-- Start --

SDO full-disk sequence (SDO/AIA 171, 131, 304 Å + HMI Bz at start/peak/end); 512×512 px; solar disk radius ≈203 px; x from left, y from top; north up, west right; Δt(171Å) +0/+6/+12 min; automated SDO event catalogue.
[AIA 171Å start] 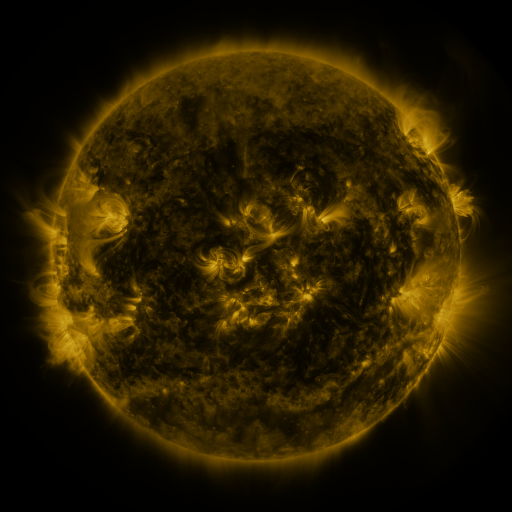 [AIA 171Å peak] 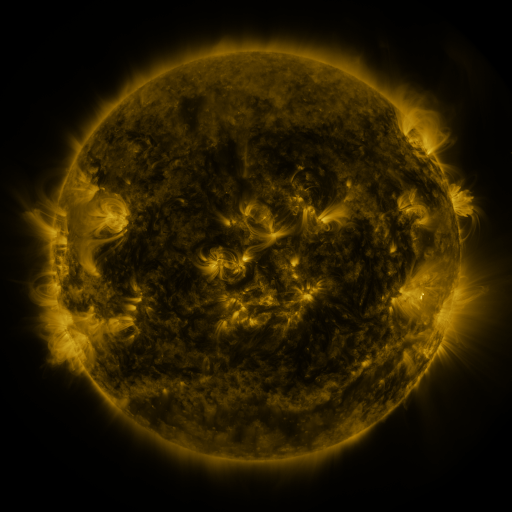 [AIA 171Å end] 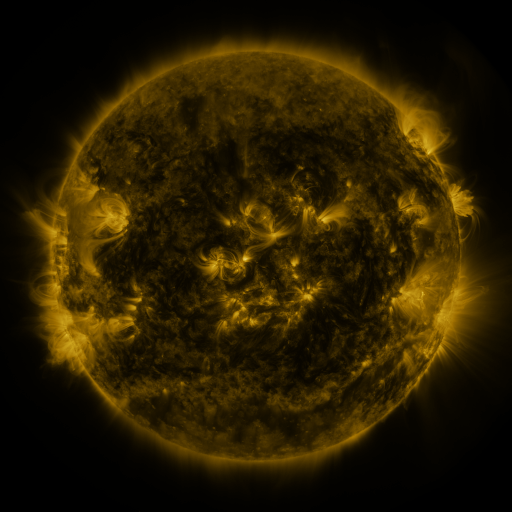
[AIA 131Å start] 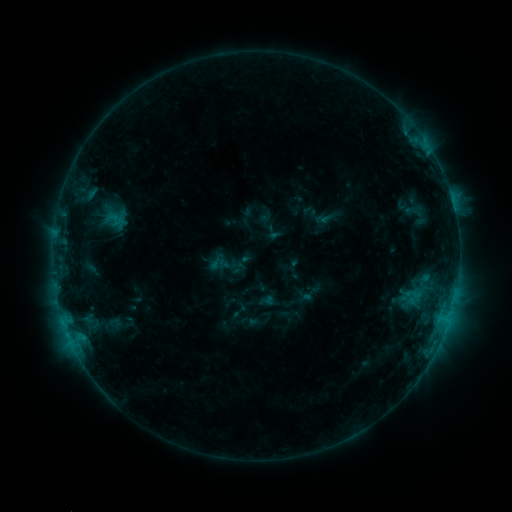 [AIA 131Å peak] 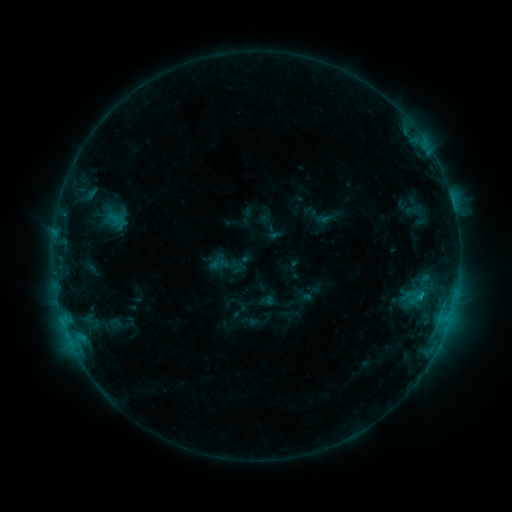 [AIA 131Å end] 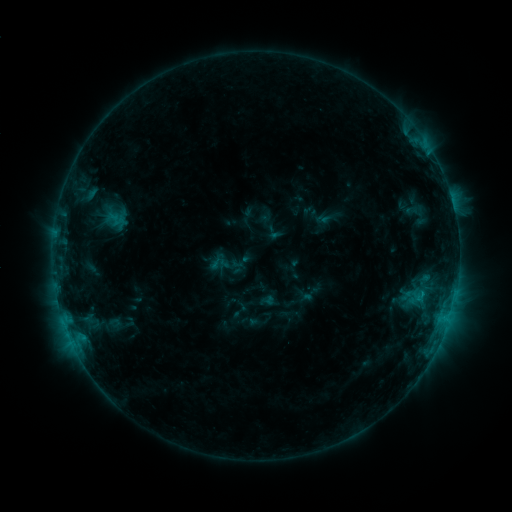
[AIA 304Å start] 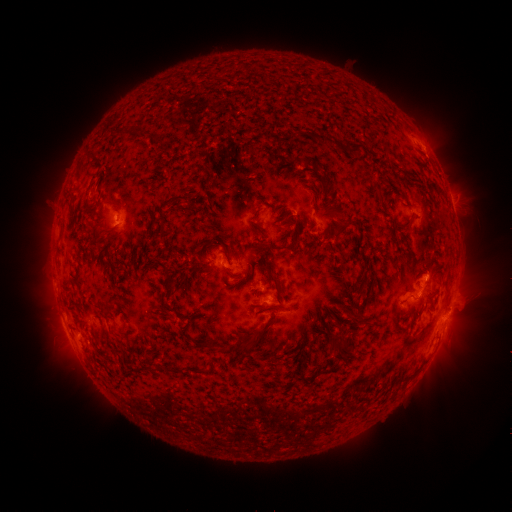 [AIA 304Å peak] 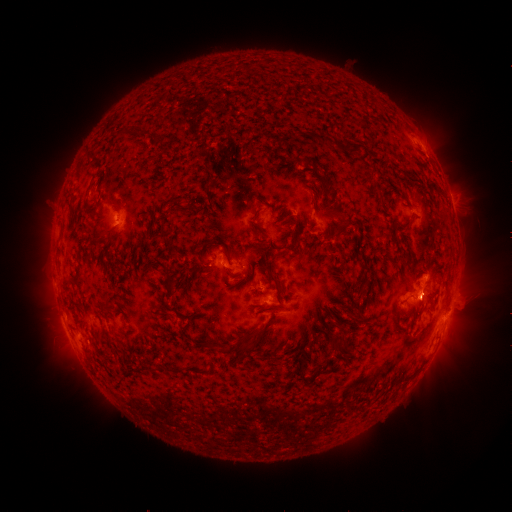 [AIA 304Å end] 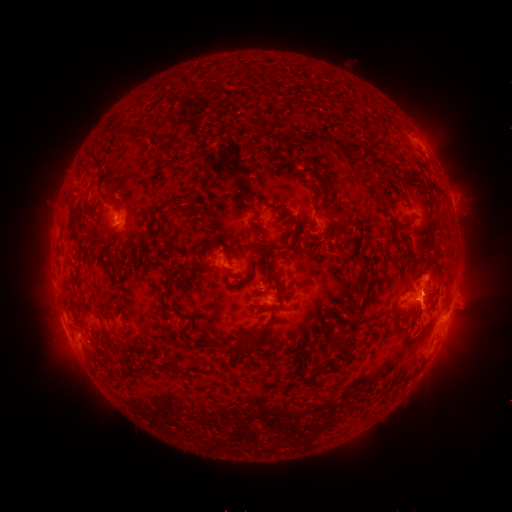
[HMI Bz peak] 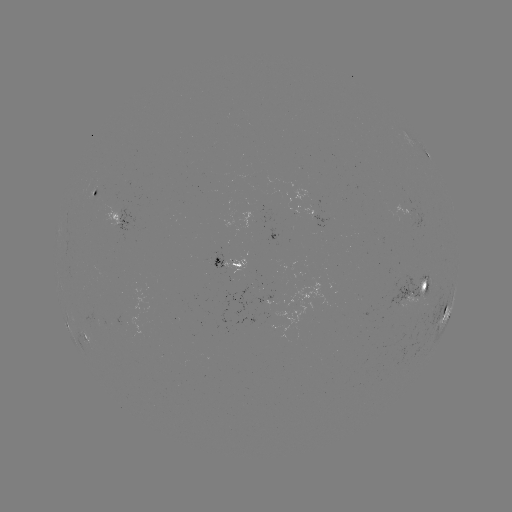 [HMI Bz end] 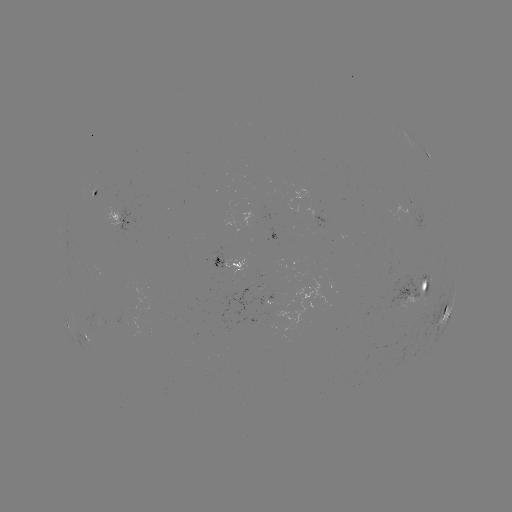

-- End --
-- Start --

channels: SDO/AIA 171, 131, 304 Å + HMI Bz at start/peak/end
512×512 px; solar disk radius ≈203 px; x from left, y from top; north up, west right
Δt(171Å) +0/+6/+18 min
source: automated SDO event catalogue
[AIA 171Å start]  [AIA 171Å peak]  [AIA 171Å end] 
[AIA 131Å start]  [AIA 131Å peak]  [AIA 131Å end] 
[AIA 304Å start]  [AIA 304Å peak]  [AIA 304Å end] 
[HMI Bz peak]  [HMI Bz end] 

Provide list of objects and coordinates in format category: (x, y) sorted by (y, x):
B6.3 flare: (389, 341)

-- End --
-- Start --

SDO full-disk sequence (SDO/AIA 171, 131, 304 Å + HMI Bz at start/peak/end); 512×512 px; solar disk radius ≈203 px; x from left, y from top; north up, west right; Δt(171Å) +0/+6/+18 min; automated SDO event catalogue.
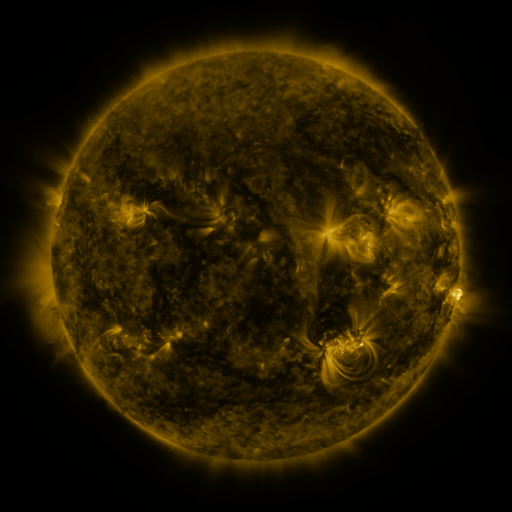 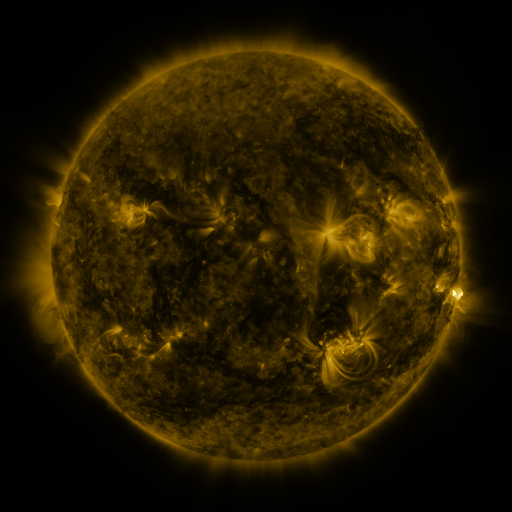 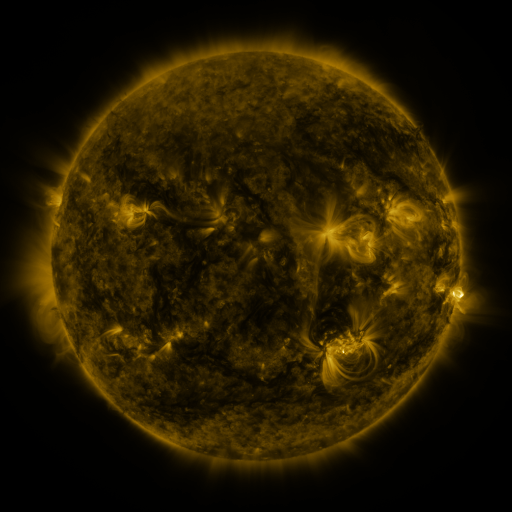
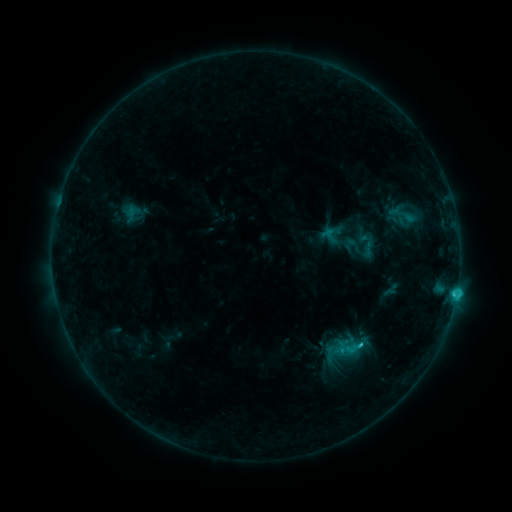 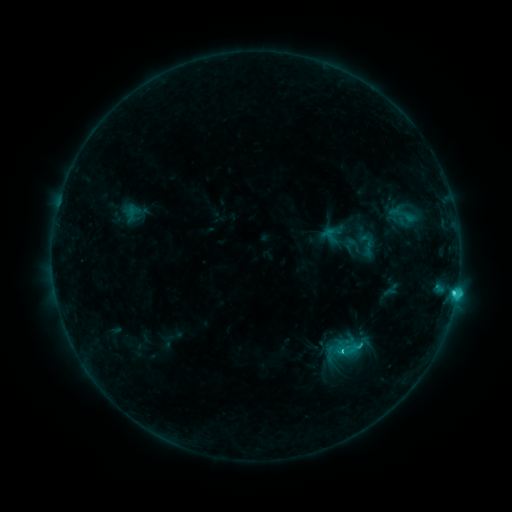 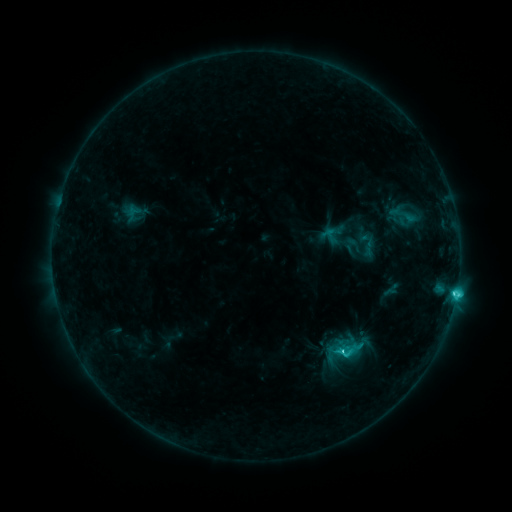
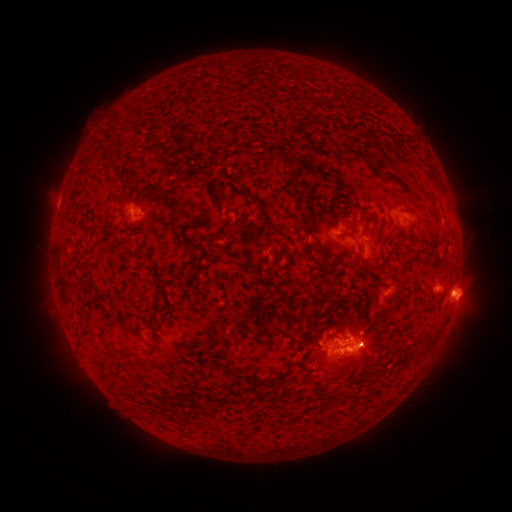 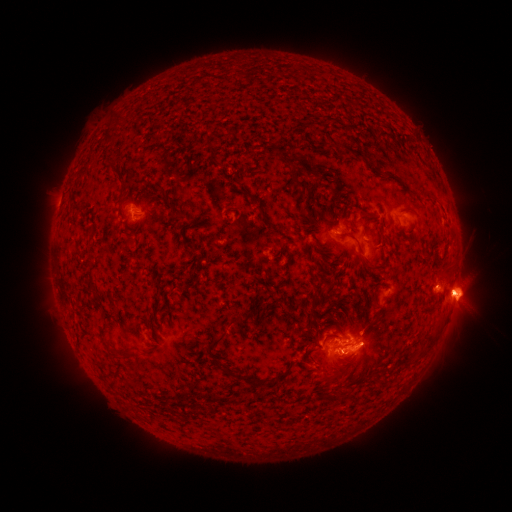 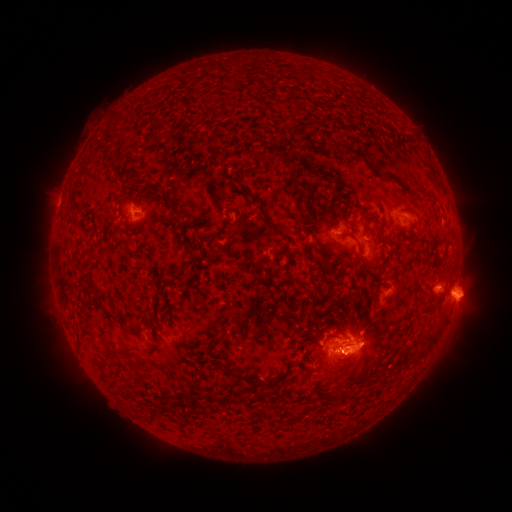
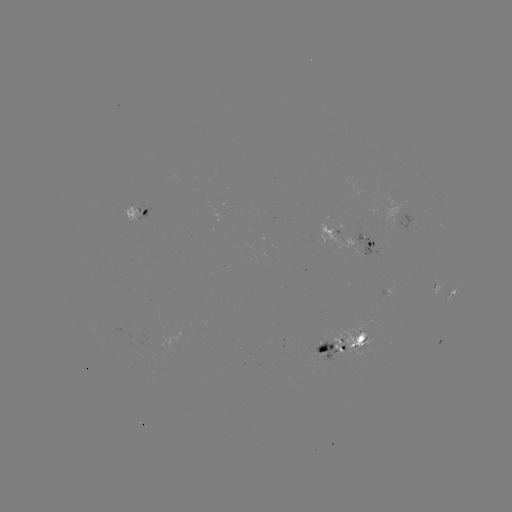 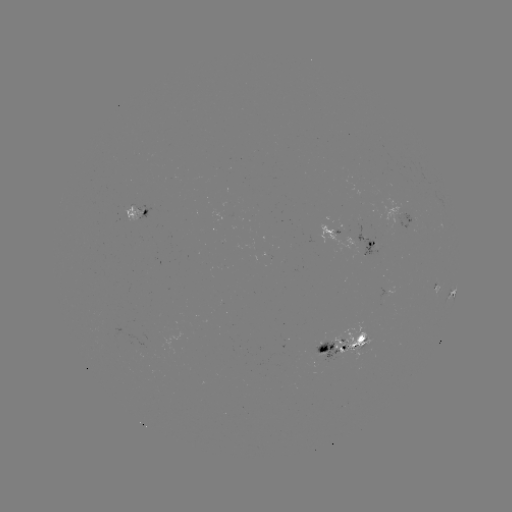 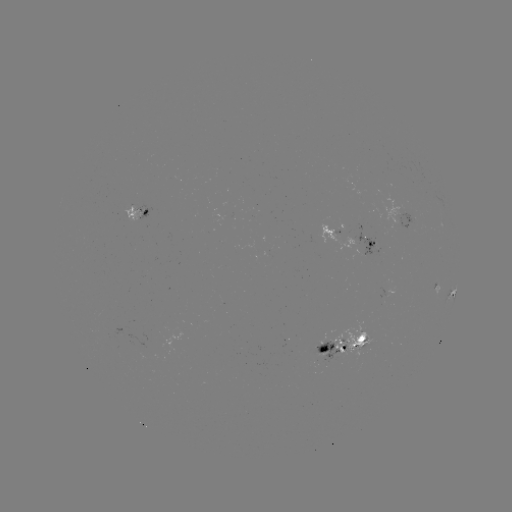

-- End --

[The exercise] Reproduce without any change the lines starting with the one that contains "channels: SDO/AIA 171, 131, 304" and going on through the one that contains "B6.3 flare: (389, 341)", including both of those lines.

[Answer to this task]
channels: SDO/AIA 171, 131, 304 Å + HMI Bz at start/peak/end
512×512 px; solar disk radius ≈203 px; x from left, y from top; north up, west right
Δt(171Å) +0/+6/+18 min
source: automated SDO event catalogue
[AIA 171Å start]  [AIA 171Å peak]  [AIA 171Å end] 
[AIA 131Å start]  [AIA 131Å peak]  [AIA 131Å end] 
[AIA 304Å start]  [AIA 304Å peak]  [AIA 304Å end] 
[HMI Bz peak]  [HMI Bz end] 

Provide list of objects and coordinates in format category: (x, y) sorted by (y, x):
B6.3 flare: (389, 341)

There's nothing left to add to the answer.